"Corporate Social Responsibility" Only Strengthens Corporate Power over the Public

Posted on October 04, 2019


Corporate Social Responsibility is about transferring power from shareholders to "stakeholders."

This is what Canada's regulatory regime has been doing to pipeline companies.

Approval for pipelines is now dependent on the Canadian Energy Regulator (CER) determining to what degree a project serves a whole smorgasbord of social justice values.

The same has historically been done to landowners.

Your property rights have been replaced with "stakeholder" rights.

If a project is proceeding or already on your land, you are now subject to the whims of various government-recognized "stakeholders."

A good example is the recent arrival of Aboriginal Monitors on the property of pipeline landowners, courtesy of the NEB and now, CER.

If you want to understand the regulatory regime you as a pipeline landowner are being increasingly embedded with, this article provides a good backgrounder.

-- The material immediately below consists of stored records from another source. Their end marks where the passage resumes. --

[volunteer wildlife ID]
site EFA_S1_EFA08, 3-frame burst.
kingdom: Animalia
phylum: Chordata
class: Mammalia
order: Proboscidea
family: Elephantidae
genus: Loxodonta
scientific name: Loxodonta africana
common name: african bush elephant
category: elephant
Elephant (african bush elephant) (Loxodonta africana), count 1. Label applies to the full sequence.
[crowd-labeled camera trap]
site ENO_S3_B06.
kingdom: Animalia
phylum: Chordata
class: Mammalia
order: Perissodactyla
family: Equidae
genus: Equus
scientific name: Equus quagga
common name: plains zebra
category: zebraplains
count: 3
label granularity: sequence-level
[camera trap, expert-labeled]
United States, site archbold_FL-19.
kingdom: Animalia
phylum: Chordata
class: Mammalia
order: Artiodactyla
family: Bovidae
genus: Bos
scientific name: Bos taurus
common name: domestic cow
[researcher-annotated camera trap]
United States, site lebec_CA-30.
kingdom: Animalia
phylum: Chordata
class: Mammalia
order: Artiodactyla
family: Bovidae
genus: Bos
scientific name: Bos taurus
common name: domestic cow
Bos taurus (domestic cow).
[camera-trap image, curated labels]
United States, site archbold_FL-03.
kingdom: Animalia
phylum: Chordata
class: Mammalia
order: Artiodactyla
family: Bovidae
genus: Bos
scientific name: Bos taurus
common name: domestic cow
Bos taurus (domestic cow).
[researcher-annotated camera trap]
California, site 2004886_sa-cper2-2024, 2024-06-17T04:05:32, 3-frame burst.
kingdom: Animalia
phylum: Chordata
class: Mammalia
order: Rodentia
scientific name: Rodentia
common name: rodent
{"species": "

MISES:  "Corporate Social Responsibility" Only Strengthens Corporate Power over the Public


“Business Roundtable Redefines the Purpose of a Corporation to Promote ‘An Economy That Serves All Americans’ ” was the headline of a recent statement put out by this “association of chief executive officers of America’s leading companies.” The statement went on to say:

Since 1978, Business Roundtable has periodically issued Principles of Corporate Governance. Each version of the document issued since 1997 has endorsed principles of shareholder primacy – that corporations exist principally to serve shareholders. With today’s announcement, the new Statement supersedes previous statements and outlines a modern standard for corporate responsibility.

Putting aside the fact that neither in logic, nor in law, nor in morals does an individual CEO, let alone the lobbying arm for CEOs, have the ability to “redefine the purpose of a corporation,” it does prompt the question of what the purpose and responsibilities of a corporation actually are, and who decides this.